Even before the disaster of its initial operation, the GHF’s executive director resigned, warning that it could not be an independent, impartial provider of aid. Meanwhile, urgent warnings continue that children and elderly people are dying of starvation, and hundreds of thousands more are on the brink of famine. Last night, it emerged that four people had died after the UN’s World Food Programme said “hordes of hungry people” had broken into a food supply warehouse in central Gaza.
Today’s newsletter, with the Guardian’s Middle East correspondent Emma Graham-Harrison, is about what happened in Rafah – and what it suggests about whether the new plan is up to the task, or even intended to attempt it.

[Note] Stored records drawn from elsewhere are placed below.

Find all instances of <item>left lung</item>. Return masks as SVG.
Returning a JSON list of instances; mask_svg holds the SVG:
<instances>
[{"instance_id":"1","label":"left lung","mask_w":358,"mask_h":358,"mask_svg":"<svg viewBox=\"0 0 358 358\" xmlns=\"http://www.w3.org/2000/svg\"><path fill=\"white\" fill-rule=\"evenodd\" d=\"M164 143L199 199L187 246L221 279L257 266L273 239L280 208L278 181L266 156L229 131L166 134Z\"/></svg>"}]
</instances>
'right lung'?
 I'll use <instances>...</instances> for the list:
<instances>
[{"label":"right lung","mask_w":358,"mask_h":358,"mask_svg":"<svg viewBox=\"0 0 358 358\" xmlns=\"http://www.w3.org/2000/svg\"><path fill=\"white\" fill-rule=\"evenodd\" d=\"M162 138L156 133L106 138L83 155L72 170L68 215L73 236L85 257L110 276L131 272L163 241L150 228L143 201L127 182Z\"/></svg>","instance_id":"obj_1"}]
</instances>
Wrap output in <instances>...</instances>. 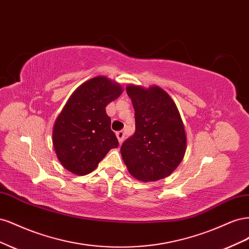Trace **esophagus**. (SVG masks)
Returning a JSON list of instances; mask_svg holds the SVG:
<instances>
[{"instance_id": "34e87169", "label": "esophagus", "mask_w": 249, "mask_h": 249, "mask_svg": "<svg viewBox=\"0 0 249 249\" xmlns=\"http://www.w3.org/2000/svg\"><path fill=\"white\" fill-rule=\"evenodd\" d=\"M116 136H117V139H118L119 143L122 144V143L124 140V133L123 131H118V132H116Z\"/></svg>"}]
</instances>
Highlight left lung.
Instances as JSON below:
<instances>
[{
  "instance_id": "obj_1",
  "label": "left lung",
  "mask_w": 249,
  "mask_h": 249,
  "mask_svg": "<svg viewBox=\"0 0 249 249\" xmlns=\"http://www.w3.org/2000/svg\"><path fill=\"white\" fill-rule=\"evenodd\" d=\"M126 93L133 103L136 130L120 153L134 178L156 182L171 175L183 160L187 141L183 120L175 102L160 87L129 85Z\"/></svg>"
}]
</instances>
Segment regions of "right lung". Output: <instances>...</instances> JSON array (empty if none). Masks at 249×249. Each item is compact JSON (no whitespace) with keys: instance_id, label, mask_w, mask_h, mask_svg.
Segmentation results:
<instances>
[{"instance_id":"obj_1","label":"right lung","mask_w":249,"mask_h":249,"mask_svg":"<svg viewBox=\"0 0 249 249\" xmlns=\"http://www.w3.org/2000/svg\"><path fill=\"white\" fill-rule=\"evenodd\" d=\"M122 92L117 83L95 77L71 94L53 130V144L65 169L78 176L88 175L111 148L118 147L106 106Z\"/></svg>"}]
</instances>
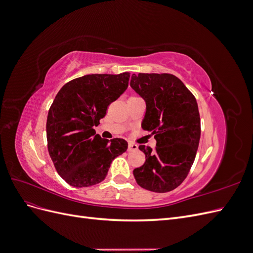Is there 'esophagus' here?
<instances>
[{
  "label": "esophagus",
  "mask_w": 253,
  "mask_h": 253,
  "mask_svg": "<svg viewBox=\"0 0 253 253\" xmlns=\"http://www.w3.org/2000/svg\"><path fill=\"white\" fill-rule=\"evenodd\" d=\"M137 149H138V145L133 143V142H128V145H127V151H128V152L136 151Z\"/></svg>",
  "instance_id": "obj_1"
}]
</instances>
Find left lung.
<instances>
[{"instance_id": "8db88e82", "label": "left lung", "mask_w": 253, "mask_h": 253, "mask_svg": "<svg viewBox=\"0 0 253 253\" xmlns=\"http://www.w3.org/2000/svg\"><path fill=\"white\" fill-rule=\"evenodd\" d=\"M129 85L145 102L141 127L156 139L155 150L139 145L145 162L134 169V177L145 190L169 192L185 180L194 163L201 138L196 99L171 74H133Z\"/></svg>"}]
</instances>
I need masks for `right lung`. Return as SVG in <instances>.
Segmentation results:
<instances>
[{
  "mask_svg": "<svg viewBox=\"0 0 253 253\" xmlns=\"http://www.w3.org/2000/svg\"><path fill=\"white\" fill-rule=\"evenodd\" d=\"M128 79L129 73L85 75L67 82L57 94L47 115V147L68 185L82 188L101 182L114 158L126 151L125 139H103L94 126L109 104L125 93Z\"/></svg>",
  "mask_w": 253,
  "mask_h": 253,
  "instance_id": "obj_1",
  "label": "right lung"
}]
</instances>
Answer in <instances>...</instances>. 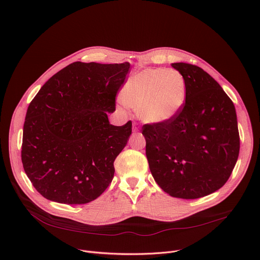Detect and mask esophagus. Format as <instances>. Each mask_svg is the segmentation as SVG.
<instances>
[{
	"instance_id": "esophagus-1",
	"label": "esophagus",
	"mask_w": 260,
	"mask_h": 260,
	"mask_svg": "<svg viewBox=\"0 0 260 260\" xmlns=\"http://www.w3.org/2000/svg\"><path fill=\"white\" fill-rule=\"evenodd\" d=\"M139 132V124L138 123H134L133 124V133L137 134Z\"/></svg>"
}]
</instances>
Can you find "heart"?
<instances>
[{
	"mask_svg": "<svg viewBox=\"0 0 260 260\" xmlns=\"http://www.w3.org/2000/svg\"><path fill=\"white\" fill-rule=\"evenodd\" d=\"M121 102L147 123H165L177 117L187 101V84L174 69H145L124 83Z\"/></svg>",
	"mask_w": 260,
	"mask_h": 260,
	"instance_id": "b5f03b06",
	"label": "heart"
}]
</instances>
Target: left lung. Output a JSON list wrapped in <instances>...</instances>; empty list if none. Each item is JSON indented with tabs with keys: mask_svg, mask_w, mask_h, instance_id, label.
Returning <instances> with one entry per match:
<instances>
[{
	"mask_svg": "<svg viewBox=\"0 0 260 260\" xmlns=\"http://www.w3.org/2000/svg\"><path fill=\"white\" fill-rule=\"evenodd\" d=\"M187 101L165 123L143 125L146 156L159 187L173 198L209 196L229 180L240 152L236 108L218 82L198 66L175 62Z\"/></svg>",
	"mask_w": 260,
	"mask_h": 260,
	"instance_id": "8db88e82",
	"label": "left lung"
}]
</instances>
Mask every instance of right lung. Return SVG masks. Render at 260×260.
I'll return each mask as SVG.
<instances>
[{"label": "right lung", "instance_id": "right-lung-1", "mask_svg": "<svg viewBox=\"0 0 260 260\" xmlns=\"http://www.w3.org/2000/svg\"><path fill=\"white\" fill-rule=\"evenodd\" d=\"M129 62H73L53 75L30 102L21 160L45 199L82 205L112 182L114 160L132 135V121L110 124Z\"/></svg>", "mask_w": 260, "mask_h": 260}]
</instances>
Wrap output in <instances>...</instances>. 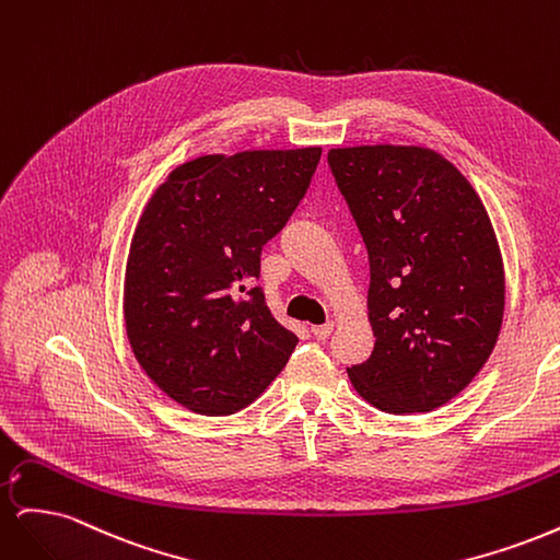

Here are the headlines.
Five big stories
UK news | The housing ombudsman has warned that “simmering anger at poor housing conditions risks becoming social disquiet”, as his office records a 474% increase in complaints. Richard Blakeway said it was “neither fanciful nor alarmist” to suggest anger at housing conditions would cause an “irreparable” fracturing of trust, saying the “shock of Grenfell Tower and Awaab Ishak’s death resonate still”.
Trump tariffs | A US federal trade court has blocked Donald Trump from imposing sweeping tariffs on imports under an emergency-powers law. The ruling, which the White House is said to be appealing, would blow a hole in Trump’s strategy to use steep tariffs to wring concessions from trading partners.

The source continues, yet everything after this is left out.